- **Stated task**
Reproduce every one of the entries below word for word, with nothing changed.

Start of Exercise data

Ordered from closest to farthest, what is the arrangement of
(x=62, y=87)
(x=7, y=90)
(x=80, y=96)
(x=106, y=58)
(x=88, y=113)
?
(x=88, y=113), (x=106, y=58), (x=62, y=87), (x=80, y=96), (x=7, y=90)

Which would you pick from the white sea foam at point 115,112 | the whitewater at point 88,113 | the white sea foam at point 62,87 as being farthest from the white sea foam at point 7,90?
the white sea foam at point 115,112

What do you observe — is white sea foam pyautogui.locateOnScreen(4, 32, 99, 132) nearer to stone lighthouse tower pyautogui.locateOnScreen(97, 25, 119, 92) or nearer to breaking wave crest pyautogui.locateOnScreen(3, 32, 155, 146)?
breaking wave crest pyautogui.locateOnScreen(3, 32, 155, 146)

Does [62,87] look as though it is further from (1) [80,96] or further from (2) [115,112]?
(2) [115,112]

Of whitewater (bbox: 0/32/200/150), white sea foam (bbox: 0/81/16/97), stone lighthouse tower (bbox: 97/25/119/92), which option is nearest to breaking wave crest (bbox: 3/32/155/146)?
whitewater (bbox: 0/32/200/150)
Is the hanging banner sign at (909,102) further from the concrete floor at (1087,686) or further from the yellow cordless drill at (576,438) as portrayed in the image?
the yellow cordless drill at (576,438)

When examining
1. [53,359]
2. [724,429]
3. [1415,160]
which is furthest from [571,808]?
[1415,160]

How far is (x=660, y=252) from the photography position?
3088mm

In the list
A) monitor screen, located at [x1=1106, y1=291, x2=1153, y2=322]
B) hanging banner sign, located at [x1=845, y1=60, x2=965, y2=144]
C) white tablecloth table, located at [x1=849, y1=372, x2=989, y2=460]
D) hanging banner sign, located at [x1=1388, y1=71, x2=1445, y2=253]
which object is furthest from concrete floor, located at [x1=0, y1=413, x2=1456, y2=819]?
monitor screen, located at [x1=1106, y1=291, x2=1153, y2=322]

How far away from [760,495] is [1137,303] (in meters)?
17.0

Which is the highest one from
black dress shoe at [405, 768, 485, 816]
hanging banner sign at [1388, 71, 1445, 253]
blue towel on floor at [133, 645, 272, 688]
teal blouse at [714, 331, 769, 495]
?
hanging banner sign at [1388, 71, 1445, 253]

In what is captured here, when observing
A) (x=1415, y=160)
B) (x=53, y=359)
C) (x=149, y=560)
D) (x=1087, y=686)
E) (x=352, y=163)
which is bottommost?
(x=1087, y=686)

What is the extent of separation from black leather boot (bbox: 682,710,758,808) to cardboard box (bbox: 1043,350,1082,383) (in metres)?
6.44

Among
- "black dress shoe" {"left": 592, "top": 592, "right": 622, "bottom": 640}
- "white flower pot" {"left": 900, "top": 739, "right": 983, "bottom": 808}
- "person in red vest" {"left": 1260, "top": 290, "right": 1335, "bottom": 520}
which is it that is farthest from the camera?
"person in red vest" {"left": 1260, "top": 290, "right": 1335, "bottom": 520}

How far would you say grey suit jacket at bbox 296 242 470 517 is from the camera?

End of Exercise data

- **Written solution**
Ordered from closest to farthest, what is the arrangement of
(x=62, y=87)
(x=7, y=90)
(x=80, y=96)
(x=106, y=58)
(x=88, y=113)
?
(x=88, y=113), (x=106, y=58), (x=62, y=87), (x=80, y=96), (x=7, y=90)

Which would you pick from the white sea foam at point 115,112 | the whitewater at point 88,113 | the white sea foam at point 62,87 as being farthest from the white sea foam at point 7,90?
the white sea foam at point 115,112

What do you observe — is white sea foam pyautogui.locateOnScreen(4, 32, 99, 132) nearer to stone lighthouse tower pyautogui.locateOnScreen(97, 25, 119, 92) or nearer to breaking wave crest pyautogui.locateOnScreen(3, 32, 155, 146)?
breaking wave crest pyautogui.locateOnScreen(3, 32, 155, 146)

Does [62,87] look as though it is further from (1) [80,96] or further from (2) [115,112]?
(2) [115,112]

Of whitewater (bbox: 0/32/200/150), white sea foam (bbox: 0/81/16/97), stone lighthouse tower (bbox: 97/25/119/92), which option is nearest to breaking wave crest (bbox: 3/32/155/146)?
whitewater (bbox: 0/32/200/150)
Is the hanging banner sign at (909,102) further from the concrete floor at (1087,686) or further from the yellow cordless drill at (576,438) as portrayed in the image?
the yellow cordless drill at (576,438)

When examining
1. [53,359]
2. [724,429]
3. [1415,160]
which is furthest from [571,808]?
[1415,160]

How far is (x=660, y=252) from the photography position?
3088mm

In the list
A) monitor screen, located at [x1=1106, y1=291, x2=1153, y2=322]
B) hanging banner sign, located at [x1=845, y1=60, x2=965, y2=144]
C) white tablecloth table, located at [x1=849, y1=372, x2=989, y2=460]
D) hanging banner sign, located at [x1=1388, y1=71, x2=1445, y2=253]
which object is furthest from concrete floor, located at [x1=0, y1=413, x2=1456, y2=819]?
monitor screen, located at [x1=1106, y1=291, x2=1153, y2=322]

How far away from [760,495] is [1137,303] (in meters)?
17.0

Which is the highest one from
black dress shoe at [405, 768, 485, 816]
hanging banner sign at [1388, 71, 1445, 253]
blue towel on floor at [133, 645, 272, 688]
teal blouse at [714, 331, 769, 495]
?
hanging banner sign at [1388, 71, 1445, 253]

In what is captured here, when observing
A) (x=1415, y=160)
B) (x=53, y=359)
C) (x=149, y=560)
D) (x=1087, y=686)
E) (x=352, y=163)
which is bottommost?
(x=1087, y=686)

What is the extent of separation from black leather boot (bbox: 682,710,758,808) to cardboard box (bbox: 1043,350,1082,383) (in metres)?
6.44

Among
- "black dress shoe" {"left": 592, "top": 592, "right": 622, "bottom": 640}
- "white flower pot" {"left": 900, "top": 739, "right": 983, "bottom": 808}
- "person in red vest" {"left": 1260, "top": 290, "right": 1335, "bottom": 520}
which is it that is farthest from the camera?
"person in red vest" {"left": 1260, "top": 290, "right": 1335, "bottom": 520}

How far would you say grey suit jacket at bbox 296 242 470 517 is from the camera?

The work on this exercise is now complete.